### TASK REQUIREMENTS
Pull out every line below that contains the string "above", treating uppercase and lowercase as different. Copy each matching line without changes.

Records excerpted from a collection:
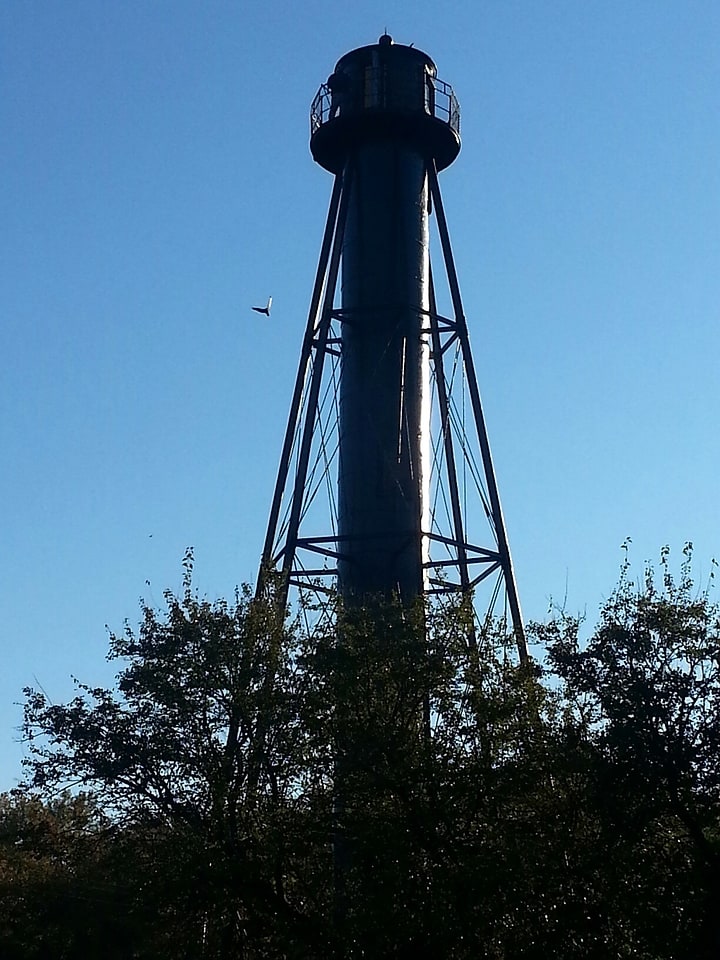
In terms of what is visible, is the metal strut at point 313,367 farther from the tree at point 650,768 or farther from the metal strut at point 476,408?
the tree at point 650,768

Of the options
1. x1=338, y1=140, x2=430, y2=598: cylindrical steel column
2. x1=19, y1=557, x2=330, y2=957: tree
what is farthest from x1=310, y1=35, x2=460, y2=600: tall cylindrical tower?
x1=19, y1=557, x2=330, y2=957: tree

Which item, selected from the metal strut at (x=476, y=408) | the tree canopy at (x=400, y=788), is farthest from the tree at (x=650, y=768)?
the metal strut at (x=476, y=408)

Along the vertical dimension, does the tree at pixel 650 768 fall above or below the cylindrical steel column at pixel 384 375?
Answer: below

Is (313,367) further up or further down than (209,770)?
further up

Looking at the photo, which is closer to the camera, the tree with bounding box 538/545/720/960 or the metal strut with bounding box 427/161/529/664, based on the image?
the tree with bounding box 538/545/720/960

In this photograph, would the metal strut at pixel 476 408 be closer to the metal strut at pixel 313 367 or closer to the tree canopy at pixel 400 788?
the metal strut at pixel 313 367

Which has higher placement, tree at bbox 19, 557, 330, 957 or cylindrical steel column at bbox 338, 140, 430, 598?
cylindrical steel column at bbox 338, 140, 430, 598

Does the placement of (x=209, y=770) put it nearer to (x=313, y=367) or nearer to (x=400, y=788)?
(x=400, y=788)

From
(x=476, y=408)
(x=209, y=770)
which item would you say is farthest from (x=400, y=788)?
(x=476, y=408)

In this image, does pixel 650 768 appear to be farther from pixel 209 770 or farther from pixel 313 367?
pixel 313 367

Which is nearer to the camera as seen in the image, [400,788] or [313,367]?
[400,788]

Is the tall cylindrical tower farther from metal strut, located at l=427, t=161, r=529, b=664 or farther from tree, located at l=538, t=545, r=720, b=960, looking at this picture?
tree, located at l=538, t=545, r=720, b=960

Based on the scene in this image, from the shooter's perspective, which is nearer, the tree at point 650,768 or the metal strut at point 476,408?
the tree at point 650,768

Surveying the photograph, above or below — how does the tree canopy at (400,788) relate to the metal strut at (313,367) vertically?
below
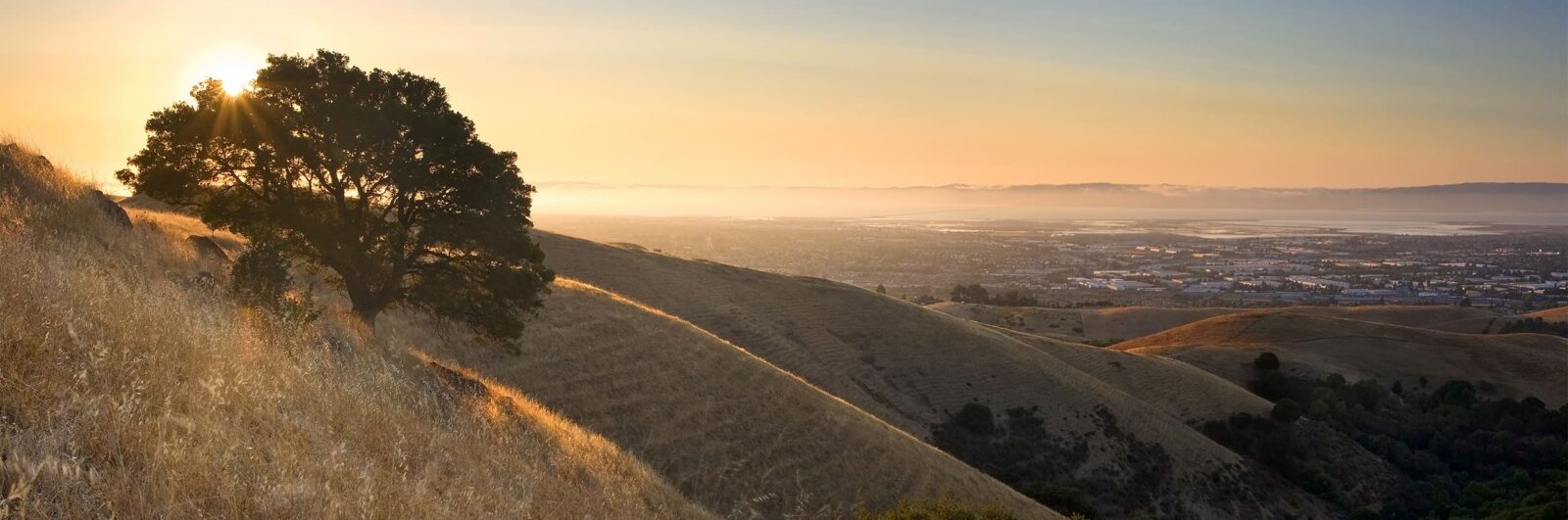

### FINISHED ANSWER
Along the vertical dimension, does the tree at pixel 650 768 fall above or below the cylindrical steel column at pixel 384 375?
Surveying the photograph, above or below — how does the tree canopy at (400,788) relate to the metal strut at (313,367) vertically?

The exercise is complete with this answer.